According to leading transplantologists, the Law “On the Transplant of Human Organs and Other Human Anatomic Materials”, passed 12 years ago, is obsolete and needs revision. Based on the law, organs in Ukraine can only be transplanted from a close family member or a dead body provided that the deceased’s family has given consent. Since most Ukrainian families are quite small, the chances of getting an organ donated from a close family member are few, if any. Sometimes, family members have different blood groups or are sick and thus cannot be donors. Such circumstances push people in need of surgery and walking a fine line between life and death to employ various semi- criminal schemes. They range from searching for donors online to faking certificates about family relations and arranging fake marriages between donors and recipients.

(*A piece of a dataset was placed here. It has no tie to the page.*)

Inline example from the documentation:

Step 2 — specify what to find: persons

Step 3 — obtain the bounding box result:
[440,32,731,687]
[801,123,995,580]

“The problem is not so much about bad laws as it is about the mindset of Ukrainians,” says Professor Ruslan Saliutin, Director of the Coordination Center for Organ, Tissue and Cell Transplants at the Health Ministry of Ukraine. “64% of countries worldwide have similar legislation yet they have no problems with transplants. Other countries have proactive NGOs educating people that donating organs is a necessary thing and nothing criminal. In Spain, even churches promote the donation of organs from dead bodies. In Ukraine, though, family members categorically refuse to donate the organs of their deceased relatives to save people who are still living. If public opinion changes and the donation of bodies to science develops, all patients in need will have the necessary organs. We already have seven transplant centers in Kyiv, Odesa, Donetsk, Dnipropetrovsk, Zaporizhzhia, Kharkiv and Lviv. There are enough professionals but a catastrophic shortage of anatomical materials.”


Dr. Zis & Co

On 19 October 2007, Michael Zis, a citizen of Israel, was arrested in Donetsk, charged with establishing a transnational group that traded human organs for transplantats. His license was revoked in Israel so he moved to the black market for some cash. As a rule, Moldovans or Ukrainians agreed to sell organs for good prices, i.e. UAH 10,000 to USD 10,000 while each surgery brought USD 135,000 to Mr. Zis’s American account. His business soon faded in Ukraine. Mr. Zis was arrested and released twice followed by a non-guilty verdict from the Donetsk-based court. However, he failed to attain freedom, as he was extradited to Israel where he joined his 10 colleagues in court.  

Vanished bones

Tutogen, a German company, has featured in scandals on a regular basis. Since 2005, the company, which has representative offices in Ukraine, has been accused of the collection of bones, tissues and cartilage from deceased Ukrainians for the production of bio-implants, to be sold on the global market. Many relatives of the deceased, particularly in Kyiv, have complained that bones in the bodies were replaced by wooden parts without their consent. According to Spiegel, a German magazine, 1,152 bodies of Ukrainians were used to produce medicines. However, Tutogen’s representative office continues to operate in Kyiv, while criminal cases on the violation of the procedure for organ harvesting came to nothing.


In summer 2010, the Ministry of the Interior announced its discovery of illegal kidney transplants. The surgeries were performed by doctors from the widely-respected Shalimov Institute. Three doctors were arrested. The police say the group involved six people. They went to perform surgeries in Baku (Azerbaijan), while dealers delivered donors from Ukraine. Currently, the police are talking about 25 victims and the fact that in addition to violating legislation on transplants, the doctors are also facing a fairly serious charge of “Creating a criminal organization”.